In the ELCA, churches with an average worship attendance of 50 or fewer increased 66% since 1990. Churches are getting smaller with fewer donations to support their work and their very existence. We are witnessing the secularization of America, a nation in which attending church on a regular basis is no longer a normative practice.

More is at stake here than the fiscal health of congregations or the number of bodies in the pews on a Sunday. Churches have been guiding organizations throughout this nation's history. Look at the number of colleges and universities, going back to Harvard, the first college in the American colonies, founded by religious organizations and, originally at least, dedicated to the education of clergy. Other social institutions — the abolitionist movement, for example, the Southern Christian Leadership Conference and the YMCA — were based in Christian principles and came to influence all of American society.

Some may welcome the decline of church influence. Sunday "blue laws," which kept retailers' doors closed on Sunday, were such an inconvenience to shoppers. Churches and church-influenced organizations have found themselves in the minority on a number of "moral issues" of the past century, including alcoholic beverages, gambling (state lotteries and casinos), and gay marriage.

Churches are beginning to be seen as irrelevant to a growing majority of Americans, for whom Sunday is a day for golf or for sleeping in or even just another day of work. If religious faith is on the wane, as it appears, that bodes ill for society as a whole.
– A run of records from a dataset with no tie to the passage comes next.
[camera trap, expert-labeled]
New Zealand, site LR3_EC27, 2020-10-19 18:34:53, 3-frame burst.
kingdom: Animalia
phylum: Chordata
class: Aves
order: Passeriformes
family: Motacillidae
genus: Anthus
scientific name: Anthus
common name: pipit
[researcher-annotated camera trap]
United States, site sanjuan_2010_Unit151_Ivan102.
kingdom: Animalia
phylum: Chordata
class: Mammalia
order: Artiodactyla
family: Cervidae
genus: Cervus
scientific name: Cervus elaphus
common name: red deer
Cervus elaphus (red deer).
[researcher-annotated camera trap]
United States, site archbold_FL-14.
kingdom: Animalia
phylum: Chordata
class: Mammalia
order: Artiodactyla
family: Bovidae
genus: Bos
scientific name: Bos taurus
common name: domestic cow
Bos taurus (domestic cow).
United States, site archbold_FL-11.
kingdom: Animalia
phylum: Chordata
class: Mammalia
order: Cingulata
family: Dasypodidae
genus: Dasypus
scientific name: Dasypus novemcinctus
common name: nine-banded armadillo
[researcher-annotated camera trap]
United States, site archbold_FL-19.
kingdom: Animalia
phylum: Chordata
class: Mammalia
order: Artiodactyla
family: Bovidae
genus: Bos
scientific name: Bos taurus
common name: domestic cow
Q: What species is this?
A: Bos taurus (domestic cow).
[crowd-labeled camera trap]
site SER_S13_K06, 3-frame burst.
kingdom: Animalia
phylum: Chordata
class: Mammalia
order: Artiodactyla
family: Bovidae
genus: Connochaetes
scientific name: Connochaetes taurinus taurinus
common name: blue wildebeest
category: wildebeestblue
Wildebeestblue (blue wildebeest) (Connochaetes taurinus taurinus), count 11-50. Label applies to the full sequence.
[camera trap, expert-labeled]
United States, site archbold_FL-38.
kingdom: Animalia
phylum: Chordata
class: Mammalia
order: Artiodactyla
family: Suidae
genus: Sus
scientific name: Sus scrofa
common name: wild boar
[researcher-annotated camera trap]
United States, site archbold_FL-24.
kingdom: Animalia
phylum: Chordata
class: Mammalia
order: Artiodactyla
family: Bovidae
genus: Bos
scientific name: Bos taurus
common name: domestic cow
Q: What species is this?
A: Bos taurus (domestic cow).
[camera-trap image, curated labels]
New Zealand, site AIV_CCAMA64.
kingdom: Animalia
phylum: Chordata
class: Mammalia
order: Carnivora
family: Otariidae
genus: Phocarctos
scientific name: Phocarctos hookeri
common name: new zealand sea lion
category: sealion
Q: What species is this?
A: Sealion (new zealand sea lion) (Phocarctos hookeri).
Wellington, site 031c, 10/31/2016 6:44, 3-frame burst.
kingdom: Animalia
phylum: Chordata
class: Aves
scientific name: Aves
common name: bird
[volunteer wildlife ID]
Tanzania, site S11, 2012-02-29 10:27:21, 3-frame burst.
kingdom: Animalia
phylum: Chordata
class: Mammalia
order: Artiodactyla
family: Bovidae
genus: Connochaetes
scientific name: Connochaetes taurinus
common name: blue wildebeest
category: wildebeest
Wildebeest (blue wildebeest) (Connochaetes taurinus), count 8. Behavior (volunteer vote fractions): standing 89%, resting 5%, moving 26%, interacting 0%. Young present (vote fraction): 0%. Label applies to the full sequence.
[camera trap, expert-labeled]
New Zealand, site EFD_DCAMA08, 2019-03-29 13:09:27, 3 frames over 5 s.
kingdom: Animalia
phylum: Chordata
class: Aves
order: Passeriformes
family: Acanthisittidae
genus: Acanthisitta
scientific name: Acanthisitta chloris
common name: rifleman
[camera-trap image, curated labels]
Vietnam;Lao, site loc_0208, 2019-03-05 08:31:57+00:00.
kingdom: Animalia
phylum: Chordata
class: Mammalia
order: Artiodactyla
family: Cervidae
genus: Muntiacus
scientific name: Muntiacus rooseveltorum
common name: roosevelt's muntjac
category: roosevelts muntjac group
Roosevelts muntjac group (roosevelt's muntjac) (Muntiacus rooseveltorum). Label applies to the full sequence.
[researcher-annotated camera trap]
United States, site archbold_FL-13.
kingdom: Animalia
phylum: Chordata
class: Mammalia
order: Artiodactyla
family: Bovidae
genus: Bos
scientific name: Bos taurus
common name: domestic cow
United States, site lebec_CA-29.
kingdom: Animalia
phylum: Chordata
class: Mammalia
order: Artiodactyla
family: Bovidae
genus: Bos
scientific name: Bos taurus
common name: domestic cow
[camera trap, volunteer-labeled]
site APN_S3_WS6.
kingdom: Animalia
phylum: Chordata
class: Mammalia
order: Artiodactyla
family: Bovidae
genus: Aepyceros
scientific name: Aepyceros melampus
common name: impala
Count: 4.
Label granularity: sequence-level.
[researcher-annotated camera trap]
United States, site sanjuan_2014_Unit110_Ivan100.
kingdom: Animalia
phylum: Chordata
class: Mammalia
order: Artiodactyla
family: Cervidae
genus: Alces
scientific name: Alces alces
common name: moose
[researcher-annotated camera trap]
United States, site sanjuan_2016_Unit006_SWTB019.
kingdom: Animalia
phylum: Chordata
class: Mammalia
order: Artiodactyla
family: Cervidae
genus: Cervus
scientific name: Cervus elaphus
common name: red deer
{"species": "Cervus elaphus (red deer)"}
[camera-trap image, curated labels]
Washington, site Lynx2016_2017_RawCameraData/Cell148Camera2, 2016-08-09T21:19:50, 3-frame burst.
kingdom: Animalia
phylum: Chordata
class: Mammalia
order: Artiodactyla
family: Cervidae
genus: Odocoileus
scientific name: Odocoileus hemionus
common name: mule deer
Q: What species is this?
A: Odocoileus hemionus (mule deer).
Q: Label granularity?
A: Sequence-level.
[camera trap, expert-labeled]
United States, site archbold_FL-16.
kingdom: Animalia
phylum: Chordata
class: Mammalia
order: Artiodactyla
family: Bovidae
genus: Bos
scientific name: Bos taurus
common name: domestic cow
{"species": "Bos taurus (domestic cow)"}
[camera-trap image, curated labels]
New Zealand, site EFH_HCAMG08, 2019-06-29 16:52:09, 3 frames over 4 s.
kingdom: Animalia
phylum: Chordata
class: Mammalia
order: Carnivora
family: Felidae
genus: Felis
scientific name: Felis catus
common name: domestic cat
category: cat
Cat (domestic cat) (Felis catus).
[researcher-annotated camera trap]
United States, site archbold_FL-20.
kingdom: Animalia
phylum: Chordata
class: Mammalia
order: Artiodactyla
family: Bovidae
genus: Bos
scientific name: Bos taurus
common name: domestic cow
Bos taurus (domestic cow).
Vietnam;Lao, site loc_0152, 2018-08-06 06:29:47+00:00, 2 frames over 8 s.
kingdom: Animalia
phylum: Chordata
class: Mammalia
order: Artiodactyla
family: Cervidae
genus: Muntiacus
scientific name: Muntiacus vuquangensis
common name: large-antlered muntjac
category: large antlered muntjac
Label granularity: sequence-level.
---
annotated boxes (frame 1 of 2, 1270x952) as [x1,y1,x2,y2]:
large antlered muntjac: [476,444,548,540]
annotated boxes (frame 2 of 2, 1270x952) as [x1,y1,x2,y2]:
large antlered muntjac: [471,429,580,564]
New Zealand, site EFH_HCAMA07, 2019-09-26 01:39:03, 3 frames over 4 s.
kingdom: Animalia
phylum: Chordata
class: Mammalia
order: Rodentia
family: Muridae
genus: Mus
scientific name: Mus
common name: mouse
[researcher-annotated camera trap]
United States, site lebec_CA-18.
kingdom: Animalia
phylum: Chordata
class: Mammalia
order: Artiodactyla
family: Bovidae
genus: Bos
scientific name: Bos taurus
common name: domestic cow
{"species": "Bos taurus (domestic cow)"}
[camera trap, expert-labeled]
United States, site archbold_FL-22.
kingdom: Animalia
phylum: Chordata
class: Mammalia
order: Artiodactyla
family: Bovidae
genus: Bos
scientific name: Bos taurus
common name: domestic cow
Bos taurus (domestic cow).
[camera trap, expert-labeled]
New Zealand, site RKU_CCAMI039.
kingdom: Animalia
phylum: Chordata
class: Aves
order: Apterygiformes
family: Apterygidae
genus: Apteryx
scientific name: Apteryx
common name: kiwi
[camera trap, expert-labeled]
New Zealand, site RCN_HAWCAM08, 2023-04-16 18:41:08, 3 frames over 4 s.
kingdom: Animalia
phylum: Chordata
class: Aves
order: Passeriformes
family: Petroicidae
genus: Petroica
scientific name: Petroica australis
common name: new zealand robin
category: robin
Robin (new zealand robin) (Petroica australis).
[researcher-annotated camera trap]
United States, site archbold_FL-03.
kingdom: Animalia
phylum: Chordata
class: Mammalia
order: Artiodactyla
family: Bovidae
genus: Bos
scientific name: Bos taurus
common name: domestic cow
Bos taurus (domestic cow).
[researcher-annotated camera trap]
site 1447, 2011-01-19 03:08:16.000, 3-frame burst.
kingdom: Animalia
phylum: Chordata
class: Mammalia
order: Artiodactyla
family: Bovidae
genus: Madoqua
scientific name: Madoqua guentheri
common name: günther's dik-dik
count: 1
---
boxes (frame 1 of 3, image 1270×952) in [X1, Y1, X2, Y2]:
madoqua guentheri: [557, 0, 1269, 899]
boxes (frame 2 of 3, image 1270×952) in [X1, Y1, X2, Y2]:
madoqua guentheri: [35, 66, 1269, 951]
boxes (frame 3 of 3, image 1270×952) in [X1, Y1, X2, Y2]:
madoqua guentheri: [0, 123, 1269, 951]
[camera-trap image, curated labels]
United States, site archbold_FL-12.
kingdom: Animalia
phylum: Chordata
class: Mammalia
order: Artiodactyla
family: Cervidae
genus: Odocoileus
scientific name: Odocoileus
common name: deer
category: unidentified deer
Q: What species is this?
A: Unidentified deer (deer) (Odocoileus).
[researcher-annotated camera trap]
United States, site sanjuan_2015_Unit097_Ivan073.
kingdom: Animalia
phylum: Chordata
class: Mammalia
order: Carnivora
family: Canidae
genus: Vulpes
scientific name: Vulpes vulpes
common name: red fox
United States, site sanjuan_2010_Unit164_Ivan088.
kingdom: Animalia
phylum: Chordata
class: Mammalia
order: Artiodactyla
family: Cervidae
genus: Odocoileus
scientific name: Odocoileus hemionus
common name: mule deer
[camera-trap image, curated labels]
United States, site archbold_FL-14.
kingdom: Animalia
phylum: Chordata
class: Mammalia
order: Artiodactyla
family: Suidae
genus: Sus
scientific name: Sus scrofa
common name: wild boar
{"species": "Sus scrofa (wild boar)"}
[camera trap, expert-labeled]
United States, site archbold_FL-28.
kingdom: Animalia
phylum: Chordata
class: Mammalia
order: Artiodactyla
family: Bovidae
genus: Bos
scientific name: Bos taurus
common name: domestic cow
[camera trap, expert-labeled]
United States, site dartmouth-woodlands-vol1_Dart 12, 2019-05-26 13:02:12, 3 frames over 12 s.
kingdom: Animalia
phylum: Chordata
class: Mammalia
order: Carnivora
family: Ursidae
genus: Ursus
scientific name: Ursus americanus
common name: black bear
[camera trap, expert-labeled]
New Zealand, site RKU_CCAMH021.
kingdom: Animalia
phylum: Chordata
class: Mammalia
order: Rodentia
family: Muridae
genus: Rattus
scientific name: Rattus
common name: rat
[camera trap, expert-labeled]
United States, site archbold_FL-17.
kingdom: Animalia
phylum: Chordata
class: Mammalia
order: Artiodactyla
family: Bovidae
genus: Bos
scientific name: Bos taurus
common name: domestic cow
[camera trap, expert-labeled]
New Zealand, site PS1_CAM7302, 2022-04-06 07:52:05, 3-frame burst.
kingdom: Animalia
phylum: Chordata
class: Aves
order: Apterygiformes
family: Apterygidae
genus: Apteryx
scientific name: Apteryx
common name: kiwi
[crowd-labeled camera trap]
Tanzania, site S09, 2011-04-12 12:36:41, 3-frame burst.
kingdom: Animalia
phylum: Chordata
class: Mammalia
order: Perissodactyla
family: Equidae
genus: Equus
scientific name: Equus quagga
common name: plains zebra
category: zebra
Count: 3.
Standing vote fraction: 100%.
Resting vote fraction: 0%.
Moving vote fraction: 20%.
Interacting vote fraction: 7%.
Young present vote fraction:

Religion has provided the moral guidance and ethical principles for society, churched or unchurched. It is religion that dictates that people are responsible for other people, that caring for those in need is a virtue, and that good character is built on kindness, sympathy, generosity, truthfulness and honor.

Without those standards, American society becomes a very different culture, one that is less caring, less respectful of others, less generous and honorable and more self-centered and unkind. It's a change that even those who never "darken the church doors" might notice.